元の文書
==============================

上室期外収縮にどう対応するか【ガイドライン解説】
私が考える最もショボい不整脈,上室期外収縮.(不整脈の大家に見られたら怒られるかもしれない..)
こういう病態見つけた時って,逆に,対応の仕方に迷いませんか?
こんなことでガイドラインを開く気力も湧きにくいでしょうし,循環器専攻の私がここで解説します.
※基本的には「2020 年改訂版 不整脈薬物治療ガイドライン」の内容に沿っています.
■大前提
上室期外収縮は,症状や血行動態への影響は少なく,治療対象となることはまれである.
■塞栓源不明の脳塞栓症(ESUS)の既往例では上室期外収縮は臨床的意義を持つ.
ESUS 症例において上室期外収縮が多い群は,その後の新規心房細動の発見率が高くなります.

==============================

抽出した項目
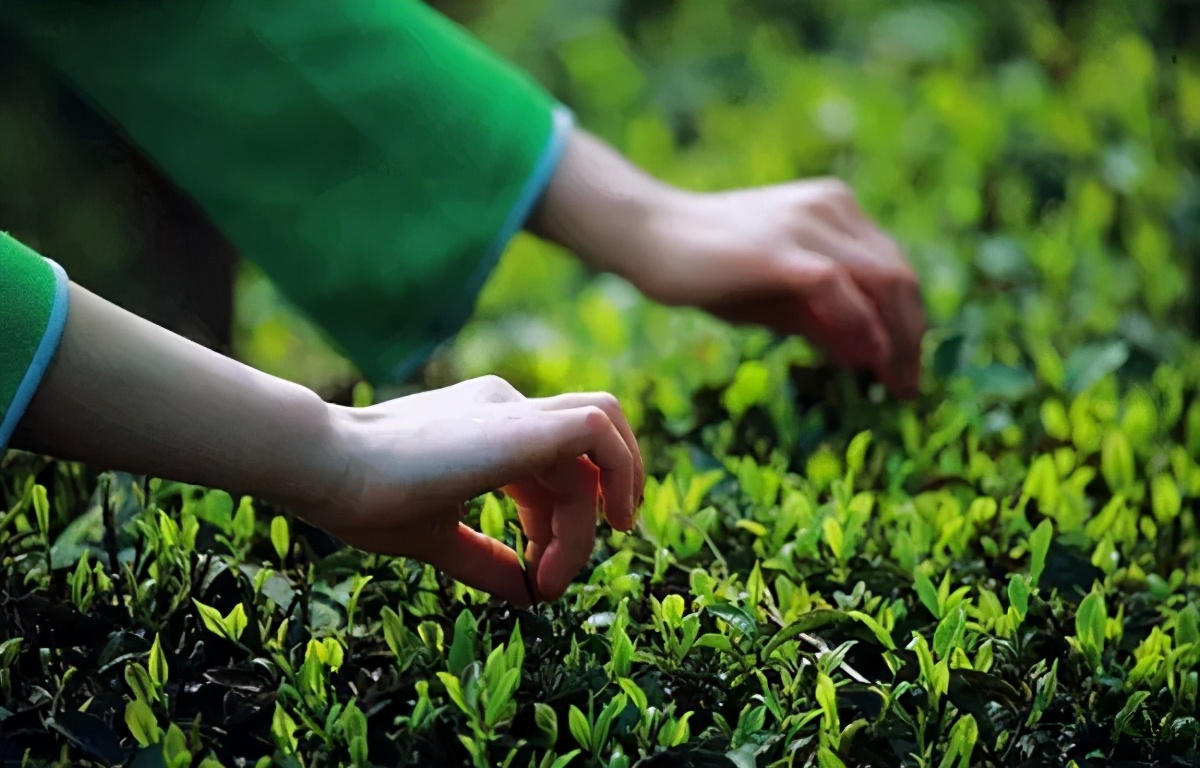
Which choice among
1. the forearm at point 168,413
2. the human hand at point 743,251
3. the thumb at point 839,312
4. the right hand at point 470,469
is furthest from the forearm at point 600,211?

==============================

実施する課題
a: 上室期外収縮の解説文では、上室期外収縮が臨床的意義を持つのはどのような既往のある例だとしているか。
b: 上室期外収縮の解説文を、最後の文に続けて書き進めること。

課題別の結果
a: 塞栓源不明の脳塞栓症(ESUS)の既往例。

b:
脳梗塞症例では,抗血栓療法の選択の一助になるかもしれないので念頭に置きましょう.
■対応や薬物治療の実際
まず,無症状は基本的に治療不要です.
症候性の場合,治療を考慮します.但し,安全性とのバランスが吟味されなければなりません.
➀カフェイン,アルコール摂取を制限(calssⅠC).
薬物どうこうを考える前に,カフェインやアルコール摂取の制限で上室期外収縮は減らせる可能性があるので,それらに関わるライフスタイル是正を優先しましょう.
➁薬剤選択は,まずβ遮断薬.
症候性の上室期外収縮に対するβ遮断薬はclassⅡaCです.
日中に増加するタイプでは,特にβ遮断薬の有効性が期待されます.
メキシレチン以外の I 群抗不整脈薬(アプリンジン,シベンゾリン,ピルシカイニド,プロパフェノン,フレカイニドなど)も使用されることがありますが,器質的背景が乏しいことが前提です.(2020年改訂版ではⅠ群薬の使用に関して,推奨クラスの言及はなし)
心筋梗塞や心機能低下があれば I 群抗不整脈薬は予後を悪化させる可能性があるので,使用すべきではありません(classⅢB).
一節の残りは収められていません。